System-Desing der HX-2
Interessante Neuigkeiten gab es auch zum Systemdesign der HX-2. Die Strike-Drohne wurde gänzlich in Deutschland entwickelt, nutzt aber beispielsweise die gleiche Software, die derzeit bereits auf der HF-1-Strike-Drohne in der Ukraine in der Nutzung ist und dort stetig weiterentwickelt wird. Helsing hat die HF-1 zusammen mit einem ukrainischen Partner entwickelt. Während Helsing den Software-Anteil liefert, ist das ukrainische Unternehmen für die Hardware der HF-1 verantwortlich. Helsing zufolge wurden bereits 1.950 HF-1 an die Ukraine übergeben, „mehrere hundert“ davon, sollen bereits genutzt worden sein. Im Rahmen der gestrigen Präsentationen wurden auch Videos einiger dieser Missionen gezeigt, bei denen sowohl stationäre als auch bewegliche Ziele der russischen Streitkräfte mittels der HF-1 bekämpft wurden.

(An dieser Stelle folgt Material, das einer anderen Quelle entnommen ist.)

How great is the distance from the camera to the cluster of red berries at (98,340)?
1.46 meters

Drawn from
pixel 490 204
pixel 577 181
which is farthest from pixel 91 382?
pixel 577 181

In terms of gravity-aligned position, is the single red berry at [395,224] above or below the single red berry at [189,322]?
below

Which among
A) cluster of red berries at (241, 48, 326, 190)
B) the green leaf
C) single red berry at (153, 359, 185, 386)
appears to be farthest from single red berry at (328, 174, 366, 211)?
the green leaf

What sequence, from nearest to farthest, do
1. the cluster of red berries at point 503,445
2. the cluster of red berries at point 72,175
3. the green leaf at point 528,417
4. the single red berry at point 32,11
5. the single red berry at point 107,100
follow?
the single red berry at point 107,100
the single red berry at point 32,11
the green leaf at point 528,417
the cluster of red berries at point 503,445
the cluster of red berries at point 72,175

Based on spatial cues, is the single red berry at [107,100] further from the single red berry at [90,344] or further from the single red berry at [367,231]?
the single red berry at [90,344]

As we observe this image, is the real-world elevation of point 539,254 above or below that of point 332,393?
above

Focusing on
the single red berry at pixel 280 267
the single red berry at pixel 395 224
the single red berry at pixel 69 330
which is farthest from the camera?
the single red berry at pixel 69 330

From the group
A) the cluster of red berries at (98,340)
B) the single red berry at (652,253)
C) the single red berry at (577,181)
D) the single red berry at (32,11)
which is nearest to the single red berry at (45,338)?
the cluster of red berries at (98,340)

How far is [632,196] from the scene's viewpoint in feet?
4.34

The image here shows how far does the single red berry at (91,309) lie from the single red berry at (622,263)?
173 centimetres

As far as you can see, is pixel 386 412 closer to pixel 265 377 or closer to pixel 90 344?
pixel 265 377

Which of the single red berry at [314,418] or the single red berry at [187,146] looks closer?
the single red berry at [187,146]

Die Erfahrungen mit der HF-1 sind Brünjes zufolge auch in das Hardware-Design der HX-2 eingeflossen, welche mit der X-Wing-Form deutlich agilere Flugmanöver ausführen kann, als dies mit dem Flächen-Design der HF-1 physikalisch möglich wäre.

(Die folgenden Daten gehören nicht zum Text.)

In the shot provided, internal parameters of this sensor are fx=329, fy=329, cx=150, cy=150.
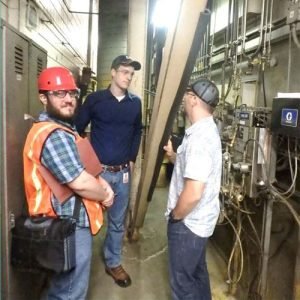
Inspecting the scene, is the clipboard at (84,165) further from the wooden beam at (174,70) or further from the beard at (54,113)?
the wooden beam at (174,70)

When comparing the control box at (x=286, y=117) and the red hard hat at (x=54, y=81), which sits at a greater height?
the red hard hat at (x=54, y=81)

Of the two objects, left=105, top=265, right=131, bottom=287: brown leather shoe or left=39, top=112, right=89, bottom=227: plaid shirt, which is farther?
left=105, top=265, right=131, bottom=287: brown leather shoe

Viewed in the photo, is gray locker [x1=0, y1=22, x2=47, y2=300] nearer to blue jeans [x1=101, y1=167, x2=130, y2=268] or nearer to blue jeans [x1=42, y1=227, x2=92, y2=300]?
blue jeans [x1=42, y1=227, x2=92, y2=300]

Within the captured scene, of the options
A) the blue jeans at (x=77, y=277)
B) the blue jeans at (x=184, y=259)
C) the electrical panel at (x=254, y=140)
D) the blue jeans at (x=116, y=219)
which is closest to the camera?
the blue jeans at (x=77, y=277)

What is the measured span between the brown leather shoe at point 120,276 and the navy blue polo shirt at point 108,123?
92cm

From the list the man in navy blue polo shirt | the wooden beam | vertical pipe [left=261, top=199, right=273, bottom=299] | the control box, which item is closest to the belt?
the man in navy blue polo shirt

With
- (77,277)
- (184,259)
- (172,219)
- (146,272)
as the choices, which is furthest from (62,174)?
(146,272)

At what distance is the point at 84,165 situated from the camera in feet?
5.74

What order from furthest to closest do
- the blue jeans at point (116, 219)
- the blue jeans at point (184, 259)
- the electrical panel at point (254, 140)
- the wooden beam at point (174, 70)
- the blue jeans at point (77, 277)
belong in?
the blue jeans at point (116, 219), the electrical panel at point (254, 140), the blue jeans at point (184, 259), the blue jeans at point (77, 277), the wooden beam at point (174, 70)

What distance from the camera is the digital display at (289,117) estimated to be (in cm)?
163

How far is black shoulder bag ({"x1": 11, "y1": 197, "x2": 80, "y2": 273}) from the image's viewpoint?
159 cm

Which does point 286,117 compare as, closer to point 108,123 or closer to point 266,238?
point 266,238

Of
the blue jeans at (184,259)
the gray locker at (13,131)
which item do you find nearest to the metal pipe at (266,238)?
the blue jeans at (184,259)

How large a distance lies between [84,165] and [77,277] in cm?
61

Kernelement der HX-2 ist die Helsing-Aufklärungs- und Steuerungssoftware Altra die insgesamt drei KI-Fähigkeiten auf die Strike-Drohne bringt:
- Eine GNSS-Signal-unabhängigen Positionsbestimmung und Navigationsfähigkeit bei Tag und eingeschränkter Sicht. Dazu verfügt die HX-2 über eine nach unten gerichtete Kamera, die ständig „hunderte“ Geländemerkmale mit einer auf der Strike-Drohne hinterlegten Digitalkarte abgleicht und so die Position im Raum feststellt. Diese Fähigkeit erlaubt es der HX-2 trotz elektronischer Störmaßnahmen, sicher und punktgenau operieren zu können.
- Die KI-gestützte automatische Ziel-End-Anflug-Verfolgung erlaubt es der Drohne, Ziele auch dann punktgenau zu treffen, wenn der Datenlink zur Bodenstation gestört werden soll.

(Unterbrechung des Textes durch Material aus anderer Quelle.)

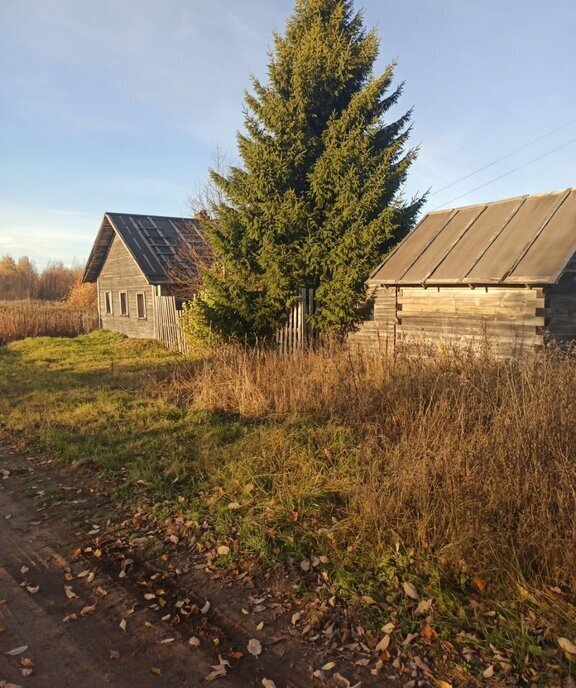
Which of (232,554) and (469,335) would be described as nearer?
(232,554)

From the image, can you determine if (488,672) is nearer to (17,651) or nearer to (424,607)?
(424,607)

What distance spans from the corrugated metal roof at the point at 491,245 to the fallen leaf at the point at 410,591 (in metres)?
6.50

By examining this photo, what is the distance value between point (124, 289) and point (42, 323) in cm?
507

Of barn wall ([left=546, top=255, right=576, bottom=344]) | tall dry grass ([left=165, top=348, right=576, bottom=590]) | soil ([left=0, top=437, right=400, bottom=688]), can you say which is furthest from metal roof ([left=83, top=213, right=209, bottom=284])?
soil ([left=0, top=437, right=400, bottom=688])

- Daneben verfügt die HX-2 über die sogenannte ATR-Fähigkeit. Das ATR steht für „Automatic target recognition“. Diese automatische Zielerkennungsfähigkeit der KI erlaubt es, Ziele oder andere Objekte selbstständig zu erkennen und klassifizieren. Dabei wird nicht nur auf die visuell generierten Daten zurückgegriffen, sondern auch kontextbezogene Abgleiche angestellt. Technisch wäre es Brünjes auch ohne weiteres machbar, einen Schritt weiterzugehen und auch die Bekämpfungsentscheidung der KI zu übergeben. Aus ethischen Gründen wird diese Entscheidung aber dem Menschen überlassen, was sowohl der Selbstverpflichtung des Unternehmens als auch der Forderungslage westlicher Streitkräfte nach einem „human-in-the-loop“ entspricht.
Das Hardware-Design der HX-2 orientiert sich an typischen Designmerkmalen von Lenkflugkörpern, ist aber mit erkennbar größeren, X-förmigen Flügeln und vier elektrischen Propellerantrieben an den Spitzen der vier, ebenfalls X-förmig angeordneten, Heckleitwerken anstatt eines Raketenmotors ausgestattet. Mit einem solchen Design lassen sich sowohl längere Stehzeiten und Reichweiten im Zielgebiet als auch steile Anflugwinkel realisieren. Die Reichweite beträgt Helsing zufolge 100 km. Das Systemgewicht der HX-2 wird mit 12 kg angegeben, die maximale Geschwindigkeit im terminalen Zielanflug mit bis zu 220 km/h. Die HX-2 soll Helsing zufolge mit unterschiedlichen Nutzlasten – Mehrzweck, Panzerabwehr, Anti-Struktur-Munition – bestückt werden können. Das Nutzlastgewicht kann bis zu 4 kg betragen. Der zur Verfügung stehende Nutzlastraum im vorderen Teil des Rumpfes erlaubt die Integration von Nutzlasten mit einer Länge von 310 mm und einem Kaliberdurchmesser von bis zu 110 mm. Damit dürfte die HX-2 selbst potente und zur Bekämpfung von modernen Kampfpanzern konzipierte Hohlladungsgefechtsköpfe tragen können.